A German court has sentenced a 94-year-old former Nazi officer to four years in prison for working as a bookkeeper in the Auschwitz death camp during World War II.
The court in Lueneburg on Wednesday handed down its sentence for Oskar Groening, finding him guilty of more than 300,000 counts of accessory to murder.

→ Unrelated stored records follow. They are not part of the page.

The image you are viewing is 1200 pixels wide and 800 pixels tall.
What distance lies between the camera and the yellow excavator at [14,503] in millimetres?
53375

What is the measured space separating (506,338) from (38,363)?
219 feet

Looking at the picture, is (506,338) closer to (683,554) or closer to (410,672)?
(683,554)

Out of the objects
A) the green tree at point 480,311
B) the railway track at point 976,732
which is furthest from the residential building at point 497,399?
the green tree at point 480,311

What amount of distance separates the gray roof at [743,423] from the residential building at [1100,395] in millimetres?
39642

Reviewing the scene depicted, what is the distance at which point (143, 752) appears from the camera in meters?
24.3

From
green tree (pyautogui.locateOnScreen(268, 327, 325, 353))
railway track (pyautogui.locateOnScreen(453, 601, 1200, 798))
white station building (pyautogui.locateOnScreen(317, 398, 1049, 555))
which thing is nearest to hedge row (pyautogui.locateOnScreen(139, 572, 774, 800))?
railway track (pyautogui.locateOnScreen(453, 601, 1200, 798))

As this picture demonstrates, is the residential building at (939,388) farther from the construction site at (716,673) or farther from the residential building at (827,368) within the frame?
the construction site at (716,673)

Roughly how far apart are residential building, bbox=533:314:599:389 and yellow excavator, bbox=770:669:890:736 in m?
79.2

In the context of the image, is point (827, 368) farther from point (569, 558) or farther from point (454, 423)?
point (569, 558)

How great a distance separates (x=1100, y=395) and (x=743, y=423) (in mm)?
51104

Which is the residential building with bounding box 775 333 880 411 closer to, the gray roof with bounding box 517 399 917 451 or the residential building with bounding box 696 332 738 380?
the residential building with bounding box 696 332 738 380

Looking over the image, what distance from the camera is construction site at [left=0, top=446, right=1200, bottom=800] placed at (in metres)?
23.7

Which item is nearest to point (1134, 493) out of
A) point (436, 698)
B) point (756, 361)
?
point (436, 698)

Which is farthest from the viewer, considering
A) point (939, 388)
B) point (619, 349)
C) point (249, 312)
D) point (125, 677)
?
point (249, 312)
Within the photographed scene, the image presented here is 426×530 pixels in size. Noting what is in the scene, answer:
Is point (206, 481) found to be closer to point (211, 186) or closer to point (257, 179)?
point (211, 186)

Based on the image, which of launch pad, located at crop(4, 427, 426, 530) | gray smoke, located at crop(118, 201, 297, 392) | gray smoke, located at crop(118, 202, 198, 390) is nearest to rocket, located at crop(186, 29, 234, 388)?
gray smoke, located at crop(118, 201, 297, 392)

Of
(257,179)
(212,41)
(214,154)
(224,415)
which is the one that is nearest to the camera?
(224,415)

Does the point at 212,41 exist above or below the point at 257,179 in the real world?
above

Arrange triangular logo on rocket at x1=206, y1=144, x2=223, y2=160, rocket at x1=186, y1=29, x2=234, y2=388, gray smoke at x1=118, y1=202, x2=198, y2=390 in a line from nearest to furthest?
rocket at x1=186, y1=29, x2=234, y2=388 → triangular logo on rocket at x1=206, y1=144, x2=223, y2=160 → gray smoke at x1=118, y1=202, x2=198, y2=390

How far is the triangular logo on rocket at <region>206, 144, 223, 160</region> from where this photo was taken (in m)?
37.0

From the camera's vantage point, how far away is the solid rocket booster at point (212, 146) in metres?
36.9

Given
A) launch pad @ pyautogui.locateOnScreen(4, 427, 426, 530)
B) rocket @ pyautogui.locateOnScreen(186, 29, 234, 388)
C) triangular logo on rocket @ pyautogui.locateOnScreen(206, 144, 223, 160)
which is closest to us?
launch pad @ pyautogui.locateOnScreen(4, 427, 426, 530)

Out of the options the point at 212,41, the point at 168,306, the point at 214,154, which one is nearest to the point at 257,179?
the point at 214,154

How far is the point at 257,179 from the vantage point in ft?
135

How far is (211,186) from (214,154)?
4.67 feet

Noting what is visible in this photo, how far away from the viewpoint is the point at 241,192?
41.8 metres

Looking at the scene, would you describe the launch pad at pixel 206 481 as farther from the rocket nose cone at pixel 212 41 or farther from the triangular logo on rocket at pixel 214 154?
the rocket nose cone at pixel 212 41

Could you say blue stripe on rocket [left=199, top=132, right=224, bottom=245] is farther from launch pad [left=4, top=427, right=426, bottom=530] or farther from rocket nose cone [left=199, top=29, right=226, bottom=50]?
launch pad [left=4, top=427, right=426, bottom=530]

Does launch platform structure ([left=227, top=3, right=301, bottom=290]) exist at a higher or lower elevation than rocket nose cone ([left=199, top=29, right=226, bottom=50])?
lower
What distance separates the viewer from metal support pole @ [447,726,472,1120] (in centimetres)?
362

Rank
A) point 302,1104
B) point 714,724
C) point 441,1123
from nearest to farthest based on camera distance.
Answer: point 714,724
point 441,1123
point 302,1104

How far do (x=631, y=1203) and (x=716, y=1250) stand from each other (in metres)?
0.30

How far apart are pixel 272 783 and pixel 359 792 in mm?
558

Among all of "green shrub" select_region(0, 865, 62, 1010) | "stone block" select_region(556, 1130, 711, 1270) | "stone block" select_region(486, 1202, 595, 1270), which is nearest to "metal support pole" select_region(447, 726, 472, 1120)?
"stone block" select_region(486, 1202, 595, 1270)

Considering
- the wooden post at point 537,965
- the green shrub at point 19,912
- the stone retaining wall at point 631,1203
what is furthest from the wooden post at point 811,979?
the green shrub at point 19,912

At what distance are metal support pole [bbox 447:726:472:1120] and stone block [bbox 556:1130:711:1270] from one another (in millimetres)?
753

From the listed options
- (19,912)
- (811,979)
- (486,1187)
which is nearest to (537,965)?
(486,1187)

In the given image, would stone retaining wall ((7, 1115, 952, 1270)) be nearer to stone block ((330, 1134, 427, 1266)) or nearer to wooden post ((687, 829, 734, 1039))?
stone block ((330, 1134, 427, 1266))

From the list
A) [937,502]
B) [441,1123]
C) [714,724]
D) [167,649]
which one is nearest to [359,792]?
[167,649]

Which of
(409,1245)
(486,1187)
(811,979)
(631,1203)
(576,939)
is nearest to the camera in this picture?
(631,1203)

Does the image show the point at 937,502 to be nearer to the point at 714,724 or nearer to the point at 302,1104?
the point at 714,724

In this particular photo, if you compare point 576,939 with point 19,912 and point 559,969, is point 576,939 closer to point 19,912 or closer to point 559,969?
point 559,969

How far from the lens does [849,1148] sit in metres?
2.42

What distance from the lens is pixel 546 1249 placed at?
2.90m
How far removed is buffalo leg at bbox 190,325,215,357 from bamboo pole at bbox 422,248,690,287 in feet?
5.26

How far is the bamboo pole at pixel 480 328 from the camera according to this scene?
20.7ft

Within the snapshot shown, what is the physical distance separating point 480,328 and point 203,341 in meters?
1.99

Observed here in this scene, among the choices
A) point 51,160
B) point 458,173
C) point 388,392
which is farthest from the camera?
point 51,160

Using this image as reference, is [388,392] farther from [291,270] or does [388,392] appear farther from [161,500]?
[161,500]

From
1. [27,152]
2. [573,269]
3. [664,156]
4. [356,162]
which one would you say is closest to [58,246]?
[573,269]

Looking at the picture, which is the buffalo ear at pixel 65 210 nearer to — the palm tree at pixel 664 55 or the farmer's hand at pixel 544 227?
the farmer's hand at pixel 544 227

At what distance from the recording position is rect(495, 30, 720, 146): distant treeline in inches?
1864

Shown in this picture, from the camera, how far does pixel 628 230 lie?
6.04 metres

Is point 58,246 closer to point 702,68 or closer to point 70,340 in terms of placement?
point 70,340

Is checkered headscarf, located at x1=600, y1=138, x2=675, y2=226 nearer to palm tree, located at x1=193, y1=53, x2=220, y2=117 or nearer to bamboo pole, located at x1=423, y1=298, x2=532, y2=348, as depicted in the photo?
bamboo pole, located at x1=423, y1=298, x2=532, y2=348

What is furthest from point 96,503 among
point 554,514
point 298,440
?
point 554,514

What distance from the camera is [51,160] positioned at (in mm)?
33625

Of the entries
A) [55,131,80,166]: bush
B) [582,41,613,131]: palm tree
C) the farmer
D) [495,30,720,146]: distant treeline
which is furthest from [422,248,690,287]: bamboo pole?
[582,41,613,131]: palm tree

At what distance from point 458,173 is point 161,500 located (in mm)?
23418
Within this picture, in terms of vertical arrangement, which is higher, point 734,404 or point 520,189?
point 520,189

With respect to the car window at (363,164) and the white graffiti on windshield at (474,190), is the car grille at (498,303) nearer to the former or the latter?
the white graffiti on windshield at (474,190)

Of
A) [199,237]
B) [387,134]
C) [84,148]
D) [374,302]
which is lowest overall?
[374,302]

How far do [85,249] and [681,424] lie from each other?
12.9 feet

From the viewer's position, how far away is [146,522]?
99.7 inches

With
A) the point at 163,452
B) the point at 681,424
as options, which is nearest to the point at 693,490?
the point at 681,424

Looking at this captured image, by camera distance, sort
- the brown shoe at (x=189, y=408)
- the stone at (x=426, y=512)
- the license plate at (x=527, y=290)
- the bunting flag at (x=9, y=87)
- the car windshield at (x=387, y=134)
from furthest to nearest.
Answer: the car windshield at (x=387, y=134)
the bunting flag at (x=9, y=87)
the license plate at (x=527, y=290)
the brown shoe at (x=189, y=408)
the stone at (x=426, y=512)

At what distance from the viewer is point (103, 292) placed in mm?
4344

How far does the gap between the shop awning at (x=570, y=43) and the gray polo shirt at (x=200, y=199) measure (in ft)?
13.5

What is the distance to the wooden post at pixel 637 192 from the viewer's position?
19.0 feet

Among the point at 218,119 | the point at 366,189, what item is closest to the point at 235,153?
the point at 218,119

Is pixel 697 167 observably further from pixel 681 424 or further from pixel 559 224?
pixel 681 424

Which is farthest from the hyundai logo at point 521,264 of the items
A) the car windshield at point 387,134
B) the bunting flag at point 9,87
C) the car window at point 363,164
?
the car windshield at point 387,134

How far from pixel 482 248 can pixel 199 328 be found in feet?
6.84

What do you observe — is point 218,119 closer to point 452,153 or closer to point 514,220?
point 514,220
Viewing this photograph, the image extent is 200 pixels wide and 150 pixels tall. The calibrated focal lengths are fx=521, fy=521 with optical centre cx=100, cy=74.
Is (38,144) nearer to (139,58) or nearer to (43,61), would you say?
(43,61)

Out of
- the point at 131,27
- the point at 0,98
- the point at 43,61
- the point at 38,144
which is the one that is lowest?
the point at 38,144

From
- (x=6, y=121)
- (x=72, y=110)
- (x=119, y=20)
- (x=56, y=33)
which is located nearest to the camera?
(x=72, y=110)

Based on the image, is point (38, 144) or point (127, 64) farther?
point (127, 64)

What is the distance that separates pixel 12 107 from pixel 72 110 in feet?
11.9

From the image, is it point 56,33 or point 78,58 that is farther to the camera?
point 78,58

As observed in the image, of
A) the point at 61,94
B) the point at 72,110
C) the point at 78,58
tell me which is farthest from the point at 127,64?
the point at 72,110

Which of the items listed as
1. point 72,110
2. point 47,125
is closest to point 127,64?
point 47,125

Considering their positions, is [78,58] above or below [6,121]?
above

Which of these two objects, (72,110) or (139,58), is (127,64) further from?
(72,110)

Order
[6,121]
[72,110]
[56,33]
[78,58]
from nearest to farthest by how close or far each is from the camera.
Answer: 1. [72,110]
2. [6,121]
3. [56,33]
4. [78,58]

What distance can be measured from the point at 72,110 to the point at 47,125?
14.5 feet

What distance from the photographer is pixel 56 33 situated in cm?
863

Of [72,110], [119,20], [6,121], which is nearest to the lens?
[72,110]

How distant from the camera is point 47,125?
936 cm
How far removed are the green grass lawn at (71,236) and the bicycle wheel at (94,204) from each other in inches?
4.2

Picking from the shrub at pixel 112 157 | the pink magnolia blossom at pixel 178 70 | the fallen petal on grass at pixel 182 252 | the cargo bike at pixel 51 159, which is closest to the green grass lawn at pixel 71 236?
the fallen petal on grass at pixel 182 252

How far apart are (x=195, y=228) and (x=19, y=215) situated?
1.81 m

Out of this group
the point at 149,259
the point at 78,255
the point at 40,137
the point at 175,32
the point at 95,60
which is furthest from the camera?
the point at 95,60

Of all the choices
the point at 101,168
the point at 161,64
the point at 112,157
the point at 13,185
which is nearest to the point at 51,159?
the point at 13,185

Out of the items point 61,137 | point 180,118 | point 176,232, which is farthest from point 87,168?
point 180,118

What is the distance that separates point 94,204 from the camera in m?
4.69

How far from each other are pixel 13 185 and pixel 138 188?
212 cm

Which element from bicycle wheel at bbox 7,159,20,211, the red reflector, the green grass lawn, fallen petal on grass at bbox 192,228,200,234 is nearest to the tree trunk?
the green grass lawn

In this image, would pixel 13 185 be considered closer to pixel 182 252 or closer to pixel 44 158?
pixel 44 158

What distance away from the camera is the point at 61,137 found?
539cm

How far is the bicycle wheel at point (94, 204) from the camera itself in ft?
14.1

Groening has admitted working in the death camp, collecting money and belongings from the Jews arriving there from May to July of 1944. Most of the prisoners were gassed to death soon after arrival.
Groening, who has been nicknamed the "Bookkeeper of Auschwitz," has admitted "moral guilt" for his actions but had said he was never directly involved in the killing of the prisoners.
"For me there's no question that I share moral guilt," Groening said at opening of his trial in April. About 70 Holocaust survivors and victims' relatives attended.
Groening admitted he knew about the gassing of prisoners, most of them Jews. He asked "for forgiveness," adding that the court would have to decide on his "culpability."
More than 1.3 million people were sent to Auschwitz in Nazi-occupied Poland between June 1940 and January 1945, as part of the "Final Solution," Adolf Hitler's plan to exterminate Europe's Jews. About 1.1 million of them, mainly Jews, perished in the gas chambers or from harsh treatment, starvation and disease. In all, the Nazis killed an estimated six million of pre-war Europe's 11 million Jews.